Record excerpts.
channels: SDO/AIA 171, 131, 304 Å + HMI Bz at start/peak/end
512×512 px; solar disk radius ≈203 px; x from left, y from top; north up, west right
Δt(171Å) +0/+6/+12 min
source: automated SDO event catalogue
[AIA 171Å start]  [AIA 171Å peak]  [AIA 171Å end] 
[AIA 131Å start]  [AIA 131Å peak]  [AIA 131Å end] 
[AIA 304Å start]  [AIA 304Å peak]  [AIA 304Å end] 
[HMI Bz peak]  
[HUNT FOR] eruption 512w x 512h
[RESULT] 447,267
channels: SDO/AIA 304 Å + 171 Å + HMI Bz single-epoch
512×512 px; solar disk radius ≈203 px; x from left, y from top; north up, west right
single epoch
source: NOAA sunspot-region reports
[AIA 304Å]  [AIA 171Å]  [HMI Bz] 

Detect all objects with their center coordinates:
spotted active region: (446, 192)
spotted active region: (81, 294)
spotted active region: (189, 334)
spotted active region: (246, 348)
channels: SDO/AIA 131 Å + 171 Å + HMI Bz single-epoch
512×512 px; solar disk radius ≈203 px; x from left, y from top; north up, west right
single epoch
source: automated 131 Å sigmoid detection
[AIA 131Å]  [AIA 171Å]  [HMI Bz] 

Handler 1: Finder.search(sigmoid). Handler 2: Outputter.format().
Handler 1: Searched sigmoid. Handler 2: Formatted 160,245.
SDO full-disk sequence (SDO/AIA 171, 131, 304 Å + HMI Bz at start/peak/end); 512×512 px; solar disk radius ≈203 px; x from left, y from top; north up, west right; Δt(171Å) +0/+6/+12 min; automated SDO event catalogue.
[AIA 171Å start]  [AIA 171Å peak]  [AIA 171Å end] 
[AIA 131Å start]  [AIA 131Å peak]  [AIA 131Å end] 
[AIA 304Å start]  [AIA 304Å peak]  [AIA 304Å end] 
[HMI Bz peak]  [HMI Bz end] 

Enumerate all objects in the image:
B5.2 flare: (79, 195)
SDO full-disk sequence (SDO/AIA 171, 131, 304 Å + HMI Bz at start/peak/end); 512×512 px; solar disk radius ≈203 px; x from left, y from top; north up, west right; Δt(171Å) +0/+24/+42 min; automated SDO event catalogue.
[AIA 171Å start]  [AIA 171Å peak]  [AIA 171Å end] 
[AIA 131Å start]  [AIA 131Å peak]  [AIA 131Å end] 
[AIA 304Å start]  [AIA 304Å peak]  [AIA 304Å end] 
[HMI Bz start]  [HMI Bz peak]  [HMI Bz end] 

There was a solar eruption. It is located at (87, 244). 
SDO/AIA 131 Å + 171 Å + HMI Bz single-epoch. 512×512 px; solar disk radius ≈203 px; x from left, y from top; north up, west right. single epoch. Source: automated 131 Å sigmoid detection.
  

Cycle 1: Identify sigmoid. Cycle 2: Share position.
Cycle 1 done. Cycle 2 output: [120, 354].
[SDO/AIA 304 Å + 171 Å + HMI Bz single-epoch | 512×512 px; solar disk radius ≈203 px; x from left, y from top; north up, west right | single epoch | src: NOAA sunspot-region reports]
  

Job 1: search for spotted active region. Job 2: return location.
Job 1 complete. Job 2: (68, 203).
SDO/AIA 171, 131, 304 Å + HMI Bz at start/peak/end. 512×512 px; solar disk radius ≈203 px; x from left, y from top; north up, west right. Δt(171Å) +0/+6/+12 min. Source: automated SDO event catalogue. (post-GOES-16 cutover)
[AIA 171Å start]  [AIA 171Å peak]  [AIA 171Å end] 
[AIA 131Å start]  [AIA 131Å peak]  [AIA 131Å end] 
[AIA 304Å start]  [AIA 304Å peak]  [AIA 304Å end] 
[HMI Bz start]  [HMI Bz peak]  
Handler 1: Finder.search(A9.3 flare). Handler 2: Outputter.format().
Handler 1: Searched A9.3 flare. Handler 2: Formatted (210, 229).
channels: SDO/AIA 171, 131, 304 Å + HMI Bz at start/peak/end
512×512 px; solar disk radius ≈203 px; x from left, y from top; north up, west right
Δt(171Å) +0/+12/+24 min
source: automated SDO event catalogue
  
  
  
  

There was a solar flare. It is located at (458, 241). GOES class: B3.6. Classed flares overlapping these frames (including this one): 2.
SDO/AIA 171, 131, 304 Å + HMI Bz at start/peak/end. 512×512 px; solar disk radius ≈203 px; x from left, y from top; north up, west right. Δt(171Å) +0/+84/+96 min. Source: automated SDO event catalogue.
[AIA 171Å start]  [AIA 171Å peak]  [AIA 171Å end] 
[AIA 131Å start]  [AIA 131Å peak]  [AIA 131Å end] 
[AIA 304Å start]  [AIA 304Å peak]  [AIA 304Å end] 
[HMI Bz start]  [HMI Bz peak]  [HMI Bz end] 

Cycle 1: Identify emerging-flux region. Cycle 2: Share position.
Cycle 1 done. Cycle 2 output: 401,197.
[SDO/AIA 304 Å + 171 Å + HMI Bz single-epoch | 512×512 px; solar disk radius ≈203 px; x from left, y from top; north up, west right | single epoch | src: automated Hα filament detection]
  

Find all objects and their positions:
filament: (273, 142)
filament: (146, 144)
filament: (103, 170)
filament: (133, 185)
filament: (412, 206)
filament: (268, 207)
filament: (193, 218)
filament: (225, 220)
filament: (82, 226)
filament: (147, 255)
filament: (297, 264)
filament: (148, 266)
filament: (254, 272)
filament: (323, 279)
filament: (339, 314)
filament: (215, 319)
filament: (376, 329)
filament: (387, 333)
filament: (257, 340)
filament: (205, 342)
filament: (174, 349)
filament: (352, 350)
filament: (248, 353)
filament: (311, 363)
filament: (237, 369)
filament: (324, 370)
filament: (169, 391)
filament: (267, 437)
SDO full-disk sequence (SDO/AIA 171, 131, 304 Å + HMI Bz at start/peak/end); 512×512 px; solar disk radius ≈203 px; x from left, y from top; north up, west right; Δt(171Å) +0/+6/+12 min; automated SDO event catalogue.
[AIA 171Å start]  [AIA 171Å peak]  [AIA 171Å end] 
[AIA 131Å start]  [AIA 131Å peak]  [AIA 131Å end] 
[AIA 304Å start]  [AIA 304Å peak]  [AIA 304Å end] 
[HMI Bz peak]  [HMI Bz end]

Written task. Start at the line containing "channels: SDO/AIA 304" and end with the line containing "spotted active region: (246, 348)". Edit these lines by replacing "Detect" with "Locate", leave everything else unchanged, and return only these lines.

Solution for this exercise.
channels: SDO/AIA 304 Å + 171 Å + HMI Bz single-epoch
512×512 px; solar disk radius ≈203 px; x from left, y from top; north up, west right
single epoch
source: NOAA sunspot-region reports
[AIA 304Å]  [AIA 171Å]  [HMI Bz] 

Locate all objects with their center coordinates:
spotted active region: (446, 192)
spotted active region: (81, 294)
spotted active region: (189, 334)
spotted active region: (246, 348)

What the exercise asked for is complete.